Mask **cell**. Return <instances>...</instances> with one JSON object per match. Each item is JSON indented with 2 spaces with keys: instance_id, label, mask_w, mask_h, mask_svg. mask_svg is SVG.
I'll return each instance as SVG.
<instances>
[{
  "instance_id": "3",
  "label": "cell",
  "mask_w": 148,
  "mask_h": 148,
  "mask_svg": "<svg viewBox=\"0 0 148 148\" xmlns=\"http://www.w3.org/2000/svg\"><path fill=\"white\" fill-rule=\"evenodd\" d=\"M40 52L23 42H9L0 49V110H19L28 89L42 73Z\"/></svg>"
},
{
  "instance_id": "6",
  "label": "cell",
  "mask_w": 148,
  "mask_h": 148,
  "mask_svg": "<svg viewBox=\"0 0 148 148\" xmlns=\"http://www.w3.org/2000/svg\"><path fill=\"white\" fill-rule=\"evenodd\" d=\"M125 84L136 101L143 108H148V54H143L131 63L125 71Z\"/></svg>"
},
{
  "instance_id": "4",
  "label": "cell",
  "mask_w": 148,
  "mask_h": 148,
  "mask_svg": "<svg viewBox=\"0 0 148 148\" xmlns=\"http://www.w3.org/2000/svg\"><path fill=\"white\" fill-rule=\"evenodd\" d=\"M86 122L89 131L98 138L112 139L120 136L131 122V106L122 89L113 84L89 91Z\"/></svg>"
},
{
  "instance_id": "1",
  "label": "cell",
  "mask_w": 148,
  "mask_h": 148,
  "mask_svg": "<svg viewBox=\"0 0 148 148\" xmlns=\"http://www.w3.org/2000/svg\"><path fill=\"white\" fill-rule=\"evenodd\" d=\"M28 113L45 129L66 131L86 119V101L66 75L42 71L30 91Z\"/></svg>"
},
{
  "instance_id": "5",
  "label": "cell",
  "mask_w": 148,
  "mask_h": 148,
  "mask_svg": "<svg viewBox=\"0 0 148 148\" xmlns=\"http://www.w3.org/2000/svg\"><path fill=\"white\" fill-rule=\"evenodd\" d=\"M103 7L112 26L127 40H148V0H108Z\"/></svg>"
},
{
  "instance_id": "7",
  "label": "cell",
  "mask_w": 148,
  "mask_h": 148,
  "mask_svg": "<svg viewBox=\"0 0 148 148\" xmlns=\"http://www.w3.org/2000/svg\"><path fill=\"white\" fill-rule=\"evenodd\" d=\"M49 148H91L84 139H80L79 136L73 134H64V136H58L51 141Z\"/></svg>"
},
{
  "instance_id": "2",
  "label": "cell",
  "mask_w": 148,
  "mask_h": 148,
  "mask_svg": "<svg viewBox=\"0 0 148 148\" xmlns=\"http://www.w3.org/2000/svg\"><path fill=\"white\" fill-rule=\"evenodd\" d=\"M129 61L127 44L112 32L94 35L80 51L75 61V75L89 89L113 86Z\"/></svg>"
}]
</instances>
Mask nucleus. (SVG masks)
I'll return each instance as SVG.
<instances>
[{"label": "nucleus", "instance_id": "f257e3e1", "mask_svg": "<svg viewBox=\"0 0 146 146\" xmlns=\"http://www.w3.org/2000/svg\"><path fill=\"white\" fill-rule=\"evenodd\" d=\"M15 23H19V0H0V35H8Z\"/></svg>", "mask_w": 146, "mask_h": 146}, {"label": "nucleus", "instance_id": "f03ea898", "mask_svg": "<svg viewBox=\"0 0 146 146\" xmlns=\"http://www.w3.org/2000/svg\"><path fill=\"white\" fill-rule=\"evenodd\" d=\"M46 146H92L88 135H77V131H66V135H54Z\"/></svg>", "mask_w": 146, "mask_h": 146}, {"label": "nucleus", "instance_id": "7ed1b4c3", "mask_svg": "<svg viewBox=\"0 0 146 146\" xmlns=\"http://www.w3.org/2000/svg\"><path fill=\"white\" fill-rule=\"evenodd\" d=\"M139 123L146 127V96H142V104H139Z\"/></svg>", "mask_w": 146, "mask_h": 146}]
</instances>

= = = = =

### Exercise task
Pick out every line in the rows above that contains the word "nucleus", and copy each one in full. Case counts: a line matches only if the word appears with that exact capitalization.

### Full output
Mask nucleus. (SVG masks)
[{"label": "nucleus", "instance_id": "f257e3e1", "mask_svg": "<svg viewBox=\"0 0 146 146\" xmlns=\"http://www.w3.org/2000/svg\"><path fill=\"white\" fill-rule=\"evenodd\" d=\"M15 23H19V0H0V35H8Z\"/></svg>", "mask_w": 146, "mask_h": 146}, {"label": "nucleus", "instance_id": "f03ea898", "mask_svg": "<svg viewBox=\"0 0 146 146\" xmlns=\"http://www.w3.org/2000/svg\"><path fill=\"white\" fill-rule=\"evenodd\" d=\"M46 146H92L88 135H77V131H66V135H54Z\"/></svg>", "mask_w": 146, "mask_h": 146}, {"label": "nucleus", "instance_id": "7ed1b4c3", "mask_svg": "<svg viewBox=\"0 0 146 146\" xmlns=\"http://www.w3.org/2000/svg\"><path fill=\"white\" fill-rule=\"evenodd\" d=\"M139 123L146 127V96H142V104H139Z\"/></svg>", "mask_w": 146, "mask_h": 146}]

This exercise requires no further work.